症状の一つを抑えれば他の症状も抑えられるという市販薬の選び方

 お客様が『エスタックイブNT』をレジに持ってきたけれど、主訴は鼻炎と少し咳があるのみだというので『パブロン鼻炎カプセルSα』でも少しは咳の面倒を見てくれることを説明したところ、変更となった。
 私は単味剤の方が、副作用の影響を検討しやすいし、不要な成分による体への負担を考えると良いと思うのだけれど、複合剤はこういう選び方もできる。
 ただし、市販薬は基本的に効能書きに主訴が記されていない場合には、積極的に勧めることはできない。
 一方、鼻と喉はつながっているから、症状の一つを抑えれば付随する症状も軽減することが可能なのだ。
 だから、どの症状が一番苦しいかの確認が必要。
 鼻炎薬としては家に『アレグラ』があるとのことだったが、そちらは咳の面倒までは見ないので、今回は使うのを見送るようお話しした。

 お客様が『エスタックイブ』をレジに持ってきたが、主訴は喉の痛みと鼻づまりというため、家に鎮痛剤があるか尋ねたところ『イブA』があるというので、先に使ってみるよう勧めた。

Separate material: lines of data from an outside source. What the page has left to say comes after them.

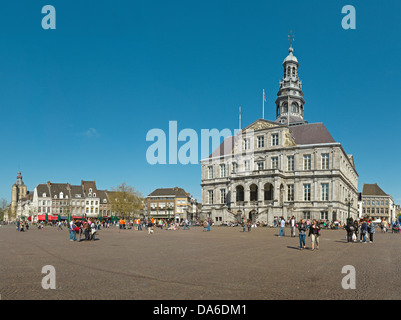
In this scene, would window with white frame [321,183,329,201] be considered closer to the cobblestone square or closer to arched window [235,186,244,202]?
arched window [235,186,244,202]

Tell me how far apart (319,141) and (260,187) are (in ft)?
46.2

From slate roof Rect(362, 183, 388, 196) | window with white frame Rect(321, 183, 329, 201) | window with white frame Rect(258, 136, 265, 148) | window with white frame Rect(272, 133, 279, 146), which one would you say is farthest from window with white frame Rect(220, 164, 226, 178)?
slate roof Rect(362, 183, 388, 196)

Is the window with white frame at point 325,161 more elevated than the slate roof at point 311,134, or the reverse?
the slate roof at point 311,134

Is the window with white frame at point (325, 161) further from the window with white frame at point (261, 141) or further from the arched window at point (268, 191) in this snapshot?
the window with white frame at point (261, 141)

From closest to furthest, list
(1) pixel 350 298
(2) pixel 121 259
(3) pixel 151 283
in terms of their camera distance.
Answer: (1) pixel 350 298 < (3) pixel 151 283 < (2) pixel 121 259

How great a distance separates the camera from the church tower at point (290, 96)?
79.6 meters

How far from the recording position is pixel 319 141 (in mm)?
64562

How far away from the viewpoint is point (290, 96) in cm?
7944

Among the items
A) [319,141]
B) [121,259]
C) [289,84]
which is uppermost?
[289,84]

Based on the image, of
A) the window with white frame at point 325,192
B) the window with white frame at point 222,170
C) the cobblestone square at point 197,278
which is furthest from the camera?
the window with white frame at point 222,170

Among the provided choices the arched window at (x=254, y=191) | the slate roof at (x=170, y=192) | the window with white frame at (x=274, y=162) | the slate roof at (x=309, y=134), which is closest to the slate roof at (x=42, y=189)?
the slate roof at (x=170, y=192)
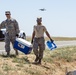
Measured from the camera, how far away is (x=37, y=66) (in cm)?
1506

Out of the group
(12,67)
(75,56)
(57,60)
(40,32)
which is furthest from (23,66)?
(75,56)

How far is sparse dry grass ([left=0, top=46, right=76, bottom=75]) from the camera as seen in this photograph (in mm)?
13875

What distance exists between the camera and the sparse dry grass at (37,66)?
1388 centimetres

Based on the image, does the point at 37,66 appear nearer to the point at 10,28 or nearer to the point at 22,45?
the point at 22,45

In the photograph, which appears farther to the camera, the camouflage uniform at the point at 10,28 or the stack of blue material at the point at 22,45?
the stack of blue material at the point at 22,45

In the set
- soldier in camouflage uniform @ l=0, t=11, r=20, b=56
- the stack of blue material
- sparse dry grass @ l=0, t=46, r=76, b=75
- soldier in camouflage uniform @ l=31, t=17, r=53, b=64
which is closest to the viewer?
sparse dry grass @ l=0, t=46, r=76, b=75

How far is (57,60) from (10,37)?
2.82 m

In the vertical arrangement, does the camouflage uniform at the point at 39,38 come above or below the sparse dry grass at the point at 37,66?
above

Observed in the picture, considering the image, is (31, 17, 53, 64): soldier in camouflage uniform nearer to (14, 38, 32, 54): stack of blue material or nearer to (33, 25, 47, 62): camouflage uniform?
(33, 25, 47, 62): camouflage uniform

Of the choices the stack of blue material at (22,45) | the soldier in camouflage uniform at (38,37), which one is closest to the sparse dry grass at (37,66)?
the stack of blue material at (22,45)

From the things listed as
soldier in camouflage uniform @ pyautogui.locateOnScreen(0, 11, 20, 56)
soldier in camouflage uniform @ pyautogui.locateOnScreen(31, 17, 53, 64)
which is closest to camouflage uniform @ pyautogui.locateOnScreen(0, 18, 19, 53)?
soldier in camouflage uniform @ pyautogui.locateOnScreen(0, 11, 20, 56)

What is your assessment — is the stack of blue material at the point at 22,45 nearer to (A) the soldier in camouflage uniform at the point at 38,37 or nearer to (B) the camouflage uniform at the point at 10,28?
(B) the camouflage uniform at the point at 10,28

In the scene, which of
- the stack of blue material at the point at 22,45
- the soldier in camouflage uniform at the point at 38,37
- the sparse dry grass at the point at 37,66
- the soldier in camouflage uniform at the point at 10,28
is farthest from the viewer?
the stack of blue material at the point at 22,45

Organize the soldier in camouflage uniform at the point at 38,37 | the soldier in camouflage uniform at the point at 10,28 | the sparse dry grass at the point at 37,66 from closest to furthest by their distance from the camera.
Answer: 1. the sparse dry grass at the point at 37,66
2. the soldier in camouflage uniform at the point at 38,37
3. the soldier in camouflage uniform at the point at 10,28
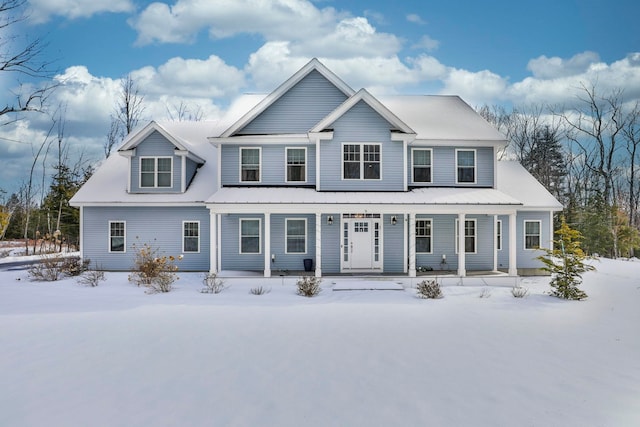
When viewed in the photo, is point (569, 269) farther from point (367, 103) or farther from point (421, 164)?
point (367, 103)

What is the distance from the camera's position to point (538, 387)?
567 cm

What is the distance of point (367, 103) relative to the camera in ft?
51.8

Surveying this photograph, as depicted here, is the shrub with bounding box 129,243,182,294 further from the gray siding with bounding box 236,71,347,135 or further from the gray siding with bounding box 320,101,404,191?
the gray siding with bounding box 320,101,404,191

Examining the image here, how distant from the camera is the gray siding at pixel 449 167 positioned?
16.9m

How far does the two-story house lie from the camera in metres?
15.6

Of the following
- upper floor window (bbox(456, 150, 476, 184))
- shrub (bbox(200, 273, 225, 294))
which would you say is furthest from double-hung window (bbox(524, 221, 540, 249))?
shrub (bbox(200, 273, 225, 294))

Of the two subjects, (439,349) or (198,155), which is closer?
(439,349)

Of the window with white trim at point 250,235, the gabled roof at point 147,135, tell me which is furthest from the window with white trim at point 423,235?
the gabled roof at point 147,135

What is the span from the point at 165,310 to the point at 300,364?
17.5 feet

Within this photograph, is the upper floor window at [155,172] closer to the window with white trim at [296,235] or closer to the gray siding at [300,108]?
the gray siding at [300,108]

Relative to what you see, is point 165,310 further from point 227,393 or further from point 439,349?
point 439,349

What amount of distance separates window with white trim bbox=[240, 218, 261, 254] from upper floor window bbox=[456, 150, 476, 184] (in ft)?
30.4

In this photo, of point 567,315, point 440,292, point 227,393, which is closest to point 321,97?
point 440,292

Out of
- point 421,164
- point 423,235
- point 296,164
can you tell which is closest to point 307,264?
point 296,164
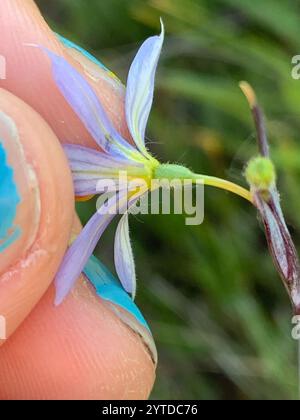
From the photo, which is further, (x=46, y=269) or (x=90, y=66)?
(x=90, y=66)

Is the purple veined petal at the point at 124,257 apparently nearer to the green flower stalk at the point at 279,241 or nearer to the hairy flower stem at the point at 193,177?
the hairy flower stem at the point at 193,177

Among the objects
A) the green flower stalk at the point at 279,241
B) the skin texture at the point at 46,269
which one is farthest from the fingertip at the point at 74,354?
the green flower stalk at the point at 279,241

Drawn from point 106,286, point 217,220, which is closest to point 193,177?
point 106,286

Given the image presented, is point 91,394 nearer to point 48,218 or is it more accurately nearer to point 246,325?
point 48,218

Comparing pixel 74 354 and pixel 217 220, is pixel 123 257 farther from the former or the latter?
pixel 217 220

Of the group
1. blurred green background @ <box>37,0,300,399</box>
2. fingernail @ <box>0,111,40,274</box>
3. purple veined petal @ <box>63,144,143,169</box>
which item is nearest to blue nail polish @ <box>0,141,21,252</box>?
fingernail @ <box>0,111,40,274</box>
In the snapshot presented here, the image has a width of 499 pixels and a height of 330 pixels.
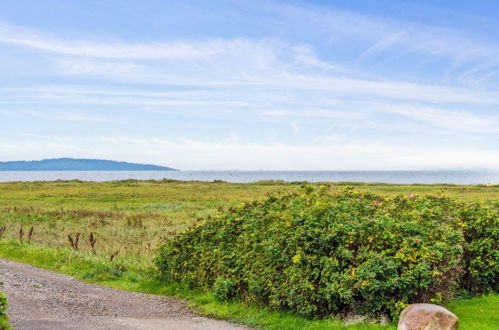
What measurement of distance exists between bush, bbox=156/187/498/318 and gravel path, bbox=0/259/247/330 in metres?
1.23

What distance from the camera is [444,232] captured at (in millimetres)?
11320

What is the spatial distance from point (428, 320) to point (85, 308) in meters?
8.07

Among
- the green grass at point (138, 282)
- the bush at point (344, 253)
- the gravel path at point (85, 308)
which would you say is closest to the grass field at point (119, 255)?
the green grass at point (138, 282)

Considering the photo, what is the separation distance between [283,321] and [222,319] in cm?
163

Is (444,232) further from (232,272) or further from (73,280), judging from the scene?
(73,280)

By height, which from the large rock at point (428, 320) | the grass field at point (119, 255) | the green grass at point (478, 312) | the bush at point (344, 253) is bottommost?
the grass field at point (119, 255)

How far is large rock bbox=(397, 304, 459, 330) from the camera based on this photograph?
349 inches

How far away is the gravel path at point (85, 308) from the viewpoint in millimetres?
10805

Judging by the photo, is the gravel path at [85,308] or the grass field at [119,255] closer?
the gravel path at [85,308]

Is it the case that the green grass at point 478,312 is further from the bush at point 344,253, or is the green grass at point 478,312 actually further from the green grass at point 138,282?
the green grass at point 138,282

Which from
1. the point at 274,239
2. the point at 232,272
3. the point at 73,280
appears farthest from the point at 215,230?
the point at 73,280

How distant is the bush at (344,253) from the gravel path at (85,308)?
4.03 feet

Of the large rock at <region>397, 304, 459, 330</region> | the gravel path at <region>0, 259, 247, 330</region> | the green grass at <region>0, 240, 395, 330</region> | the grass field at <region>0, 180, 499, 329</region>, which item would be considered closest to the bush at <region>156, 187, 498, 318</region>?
the green grass at <region>0, 240, 395, 330</region>

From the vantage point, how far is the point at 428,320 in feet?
29.2
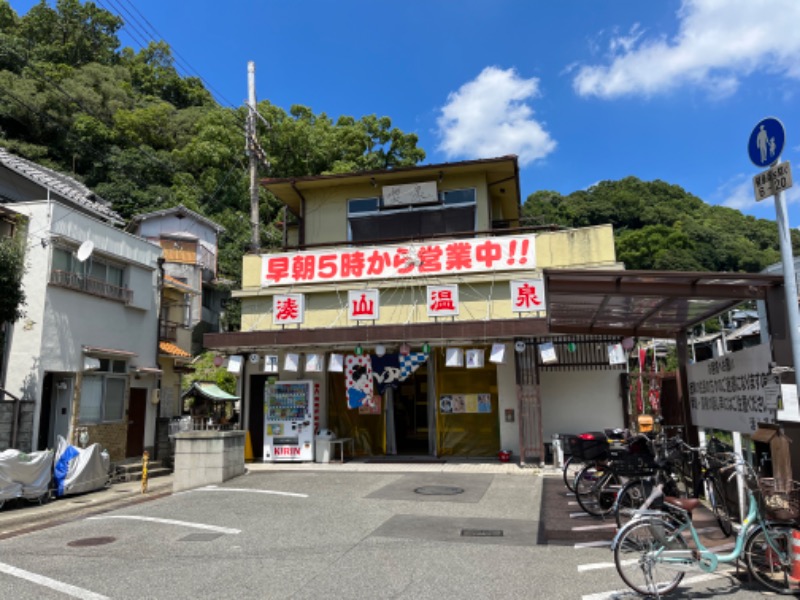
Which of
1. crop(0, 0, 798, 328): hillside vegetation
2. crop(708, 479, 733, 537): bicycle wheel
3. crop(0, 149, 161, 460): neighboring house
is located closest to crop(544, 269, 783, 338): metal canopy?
crop(708, 479, 733, 537): bicycle wheel

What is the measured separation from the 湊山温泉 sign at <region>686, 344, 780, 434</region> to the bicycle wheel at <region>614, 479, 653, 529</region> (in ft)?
5.55

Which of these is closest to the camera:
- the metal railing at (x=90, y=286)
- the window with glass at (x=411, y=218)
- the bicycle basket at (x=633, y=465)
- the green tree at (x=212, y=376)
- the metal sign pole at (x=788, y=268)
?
the metal sign pole at (x=788, y=268)

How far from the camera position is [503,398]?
15.9m

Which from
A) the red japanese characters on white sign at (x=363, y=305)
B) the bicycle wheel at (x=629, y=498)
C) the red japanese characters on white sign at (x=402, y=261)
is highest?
the red japanese characters on white sign at (x=402, y=261)

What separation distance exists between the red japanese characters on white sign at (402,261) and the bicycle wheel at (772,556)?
35.5 feet

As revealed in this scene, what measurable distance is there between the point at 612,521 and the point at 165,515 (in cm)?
750

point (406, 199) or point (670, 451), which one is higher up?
point (406, 199)

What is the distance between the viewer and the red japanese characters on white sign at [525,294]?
1434 centimetres

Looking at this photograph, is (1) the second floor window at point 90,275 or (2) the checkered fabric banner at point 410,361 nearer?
(2) the checkered fabric banner at point 410,361

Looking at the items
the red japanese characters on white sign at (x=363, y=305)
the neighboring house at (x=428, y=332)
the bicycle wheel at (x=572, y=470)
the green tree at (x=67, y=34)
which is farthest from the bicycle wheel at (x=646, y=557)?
the green tree at (x=67, y=34)

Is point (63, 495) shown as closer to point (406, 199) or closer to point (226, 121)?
point (406, 199)

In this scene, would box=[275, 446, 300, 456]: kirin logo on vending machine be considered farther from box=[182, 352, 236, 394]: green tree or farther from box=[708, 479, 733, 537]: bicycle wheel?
box=[182, 352, 236, 394]: green tree

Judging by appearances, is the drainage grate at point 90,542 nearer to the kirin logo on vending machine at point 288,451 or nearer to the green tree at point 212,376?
the kirin logo on vending machine at point 288,451

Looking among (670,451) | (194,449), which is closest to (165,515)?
(194,449)
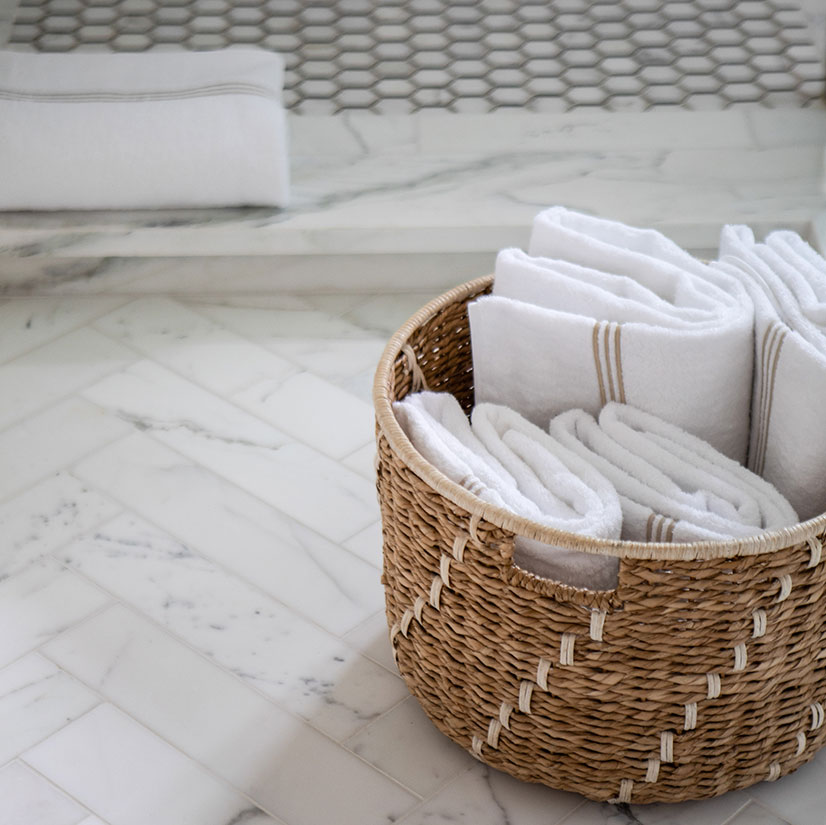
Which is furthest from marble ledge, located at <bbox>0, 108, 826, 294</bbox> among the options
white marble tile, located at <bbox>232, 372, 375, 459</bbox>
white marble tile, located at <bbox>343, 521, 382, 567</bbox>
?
white marble tile, located at <bbox>343, 521, 382, 567</bbox>

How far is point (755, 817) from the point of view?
1.09 metres

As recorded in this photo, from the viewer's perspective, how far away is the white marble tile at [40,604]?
4.18ft

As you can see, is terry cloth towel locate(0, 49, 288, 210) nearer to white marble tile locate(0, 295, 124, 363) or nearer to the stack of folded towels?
white marble tile locate(0, 295, 124, 363)

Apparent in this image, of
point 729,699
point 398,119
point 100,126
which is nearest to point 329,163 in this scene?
point 398,119

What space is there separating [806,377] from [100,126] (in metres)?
1.10

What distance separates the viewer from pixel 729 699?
987 millimetres

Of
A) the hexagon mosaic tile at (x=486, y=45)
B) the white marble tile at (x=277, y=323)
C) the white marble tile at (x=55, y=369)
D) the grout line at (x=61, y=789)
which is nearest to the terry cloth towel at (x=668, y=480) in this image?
the grout line at (x=61, y=789)

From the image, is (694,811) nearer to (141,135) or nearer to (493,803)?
(493,803)

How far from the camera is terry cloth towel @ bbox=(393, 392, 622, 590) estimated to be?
3.20ft

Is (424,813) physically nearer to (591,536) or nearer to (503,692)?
(503,692)

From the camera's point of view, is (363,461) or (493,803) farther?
(363,461)

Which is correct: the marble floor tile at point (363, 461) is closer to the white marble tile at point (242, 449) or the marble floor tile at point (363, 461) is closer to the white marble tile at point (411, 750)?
the white marble tile at point (242, 449)

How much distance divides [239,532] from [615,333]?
549mm

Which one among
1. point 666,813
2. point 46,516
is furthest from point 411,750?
point 46,516
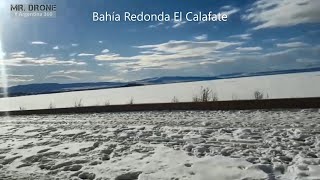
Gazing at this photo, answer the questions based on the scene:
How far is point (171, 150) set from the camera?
5012 millimetres

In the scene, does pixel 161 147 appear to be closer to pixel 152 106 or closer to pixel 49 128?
pixel 49 128

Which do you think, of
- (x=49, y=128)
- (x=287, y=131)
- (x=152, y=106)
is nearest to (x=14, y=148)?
(x=49, y=128)

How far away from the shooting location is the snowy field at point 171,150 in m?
4.05

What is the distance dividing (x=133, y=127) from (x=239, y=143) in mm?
2571

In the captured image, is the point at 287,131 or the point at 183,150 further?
the point at 287,131

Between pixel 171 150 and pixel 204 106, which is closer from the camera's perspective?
pixel 171 150

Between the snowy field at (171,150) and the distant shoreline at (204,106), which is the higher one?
the distant shoreline at (204,106)

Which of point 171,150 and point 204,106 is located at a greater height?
point 204,106

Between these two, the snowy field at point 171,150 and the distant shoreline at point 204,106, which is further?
the distant shoreline at point 204,106

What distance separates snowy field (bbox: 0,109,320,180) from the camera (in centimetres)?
405

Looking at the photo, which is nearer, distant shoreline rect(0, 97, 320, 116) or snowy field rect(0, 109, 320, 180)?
snowy field rect(0, 109, 320, 180)

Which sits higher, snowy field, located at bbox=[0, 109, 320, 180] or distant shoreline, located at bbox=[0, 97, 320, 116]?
distant shoreline, located at bbox=[0, 97, 320, 116]

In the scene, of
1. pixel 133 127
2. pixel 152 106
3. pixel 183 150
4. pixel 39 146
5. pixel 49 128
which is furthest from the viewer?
pixel 152 106

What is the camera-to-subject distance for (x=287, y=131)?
5.92m
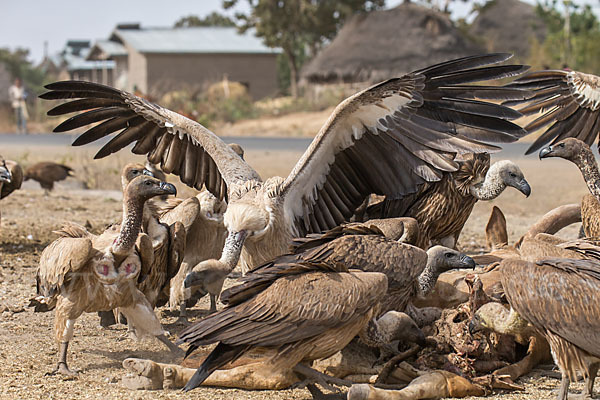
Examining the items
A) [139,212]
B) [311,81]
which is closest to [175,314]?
[139,212]

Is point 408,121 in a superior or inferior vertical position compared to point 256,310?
superior

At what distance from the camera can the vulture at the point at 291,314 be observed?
3.79 meters

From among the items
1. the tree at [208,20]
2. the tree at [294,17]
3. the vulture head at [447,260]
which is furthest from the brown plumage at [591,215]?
the tree at [208,20]

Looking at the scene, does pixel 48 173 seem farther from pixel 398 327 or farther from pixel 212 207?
pixel 398 327

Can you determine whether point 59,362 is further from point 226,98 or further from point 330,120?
point 226,98

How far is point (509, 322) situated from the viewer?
427 centimetres

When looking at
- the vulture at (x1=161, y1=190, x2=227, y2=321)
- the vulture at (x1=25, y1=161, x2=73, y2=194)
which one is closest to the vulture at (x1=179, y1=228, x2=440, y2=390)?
the vulture at (x1=161, y1=190, x2=227, y2=321)

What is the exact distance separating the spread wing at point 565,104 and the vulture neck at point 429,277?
2.32 meters

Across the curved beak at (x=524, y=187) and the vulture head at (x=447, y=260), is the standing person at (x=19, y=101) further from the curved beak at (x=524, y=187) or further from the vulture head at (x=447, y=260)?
the vulture head at (x=447, y=260)

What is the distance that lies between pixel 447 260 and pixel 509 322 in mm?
532

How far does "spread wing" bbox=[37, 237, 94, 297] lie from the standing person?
64.7 ft

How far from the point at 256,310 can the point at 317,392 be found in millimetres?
543

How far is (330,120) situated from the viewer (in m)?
4.84

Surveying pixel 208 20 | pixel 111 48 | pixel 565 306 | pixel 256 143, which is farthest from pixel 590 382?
pixel 208 20
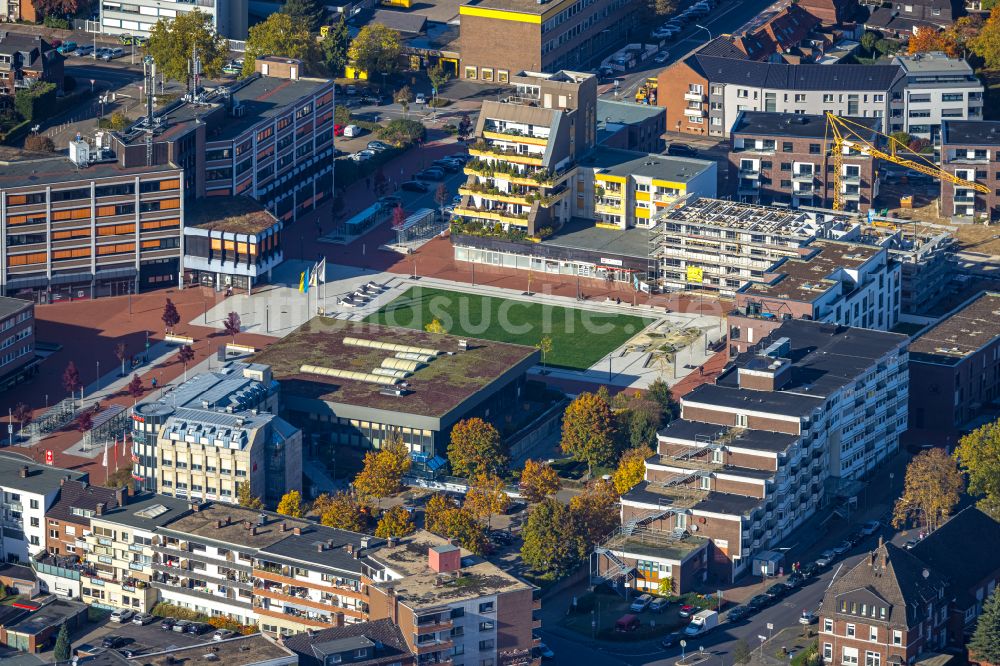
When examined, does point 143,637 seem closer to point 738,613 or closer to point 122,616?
point 122,616

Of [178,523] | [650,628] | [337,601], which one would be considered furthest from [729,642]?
[178,523]

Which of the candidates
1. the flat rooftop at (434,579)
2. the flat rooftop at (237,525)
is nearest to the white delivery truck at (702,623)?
the flat rooftop at (434,579)

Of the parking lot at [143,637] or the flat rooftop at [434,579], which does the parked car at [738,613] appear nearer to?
the flat rooftop at [434,579]

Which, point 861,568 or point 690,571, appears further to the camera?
point 690,571

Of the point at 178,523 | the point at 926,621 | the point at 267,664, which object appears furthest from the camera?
the point at 178,523

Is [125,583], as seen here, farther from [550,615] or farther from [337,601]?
[550,615]

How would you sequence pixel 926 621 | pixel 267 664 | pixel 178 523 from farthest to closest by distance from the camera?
pixel 178 523
pixel 926 621
pixel 267 664

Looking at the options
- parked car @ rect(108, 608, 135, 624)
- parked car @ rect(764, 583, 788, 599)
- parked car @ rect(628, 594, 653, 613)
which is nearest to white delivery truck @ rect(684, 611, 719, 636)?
parked car @ rect(628, 594, 653, 613)
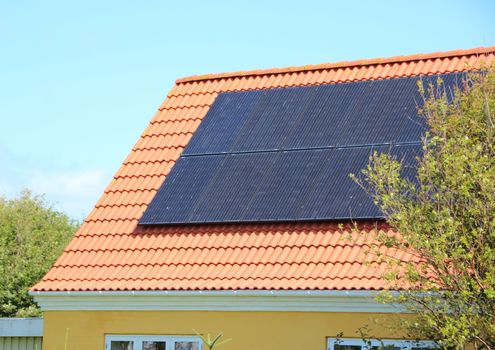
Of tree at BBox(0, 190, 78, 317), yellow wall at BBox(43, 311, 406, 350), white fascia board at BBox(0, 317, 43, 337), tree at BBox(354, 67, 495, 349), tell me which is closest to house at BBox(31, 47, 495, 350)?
yellow wall at BBox(43, 311, 406, 350)

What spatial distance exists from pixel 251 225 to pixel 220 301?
70.6 inches

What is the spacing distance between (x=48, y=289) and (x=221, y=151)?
3.98 m

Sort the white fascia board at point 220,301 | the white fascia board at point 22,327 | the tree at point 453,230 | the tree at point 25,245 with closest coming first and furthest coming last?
the tree at point 453,230, the white fascia board at point 220,301, the white fascia board at point 22,327, the tree at point 25,245

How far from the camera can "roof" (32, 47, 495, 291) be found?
16.3 metres

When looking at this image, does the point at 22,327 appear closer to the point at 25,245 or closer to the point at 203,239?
the point at 203,239

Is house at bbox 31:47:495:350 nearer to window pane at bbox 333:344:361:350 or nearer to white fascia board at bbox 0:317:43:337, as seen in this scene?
window pane at bbox 333:344:361:350

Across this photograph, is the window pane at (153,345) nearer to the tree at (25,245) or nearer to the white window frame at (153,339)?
the white window frame at (153,339)

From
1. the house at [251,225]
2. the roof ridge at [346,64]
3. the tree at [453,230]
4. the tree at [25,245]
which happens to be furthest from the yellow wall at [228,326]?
the tree at [25,245]

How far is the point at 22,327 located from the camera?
21125 mm

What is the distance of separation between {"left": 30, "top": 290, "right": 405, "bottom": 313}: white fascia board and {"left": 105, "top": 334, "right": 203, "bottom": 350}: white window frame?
470mm

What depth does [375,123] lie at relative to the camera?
717 inches

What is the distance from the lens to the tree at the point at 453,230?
12.3m

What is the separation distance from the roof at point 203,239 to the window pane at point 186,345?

 もちろん鼻づまりの効能は書いていないのだけれど、鼻づまりは鼻の奥の血管が炎症して膨張することにより起こる症状だから、喉の痛みを主訴として用いることにより鼻づまりの症状も楽になると考えられる。
 鼻づまりがメインで喉の痛みが軽いのであれば、喉の痛みが効能に書いてある鼻炎薬を使うという手もある。
 お客様は『エスタックイブ』をやめて、代わりに『ゼナF1』を購入され、体には炎症したい理由があるので入浴したり温かい物を積極的に飲んで、下半身に厚着をするよう勧めた。
 そうすることで体に、過剰に炎症する必要が無いことを教えてやるのだ。
 お客様からは、「また来ます」と言っていただけた。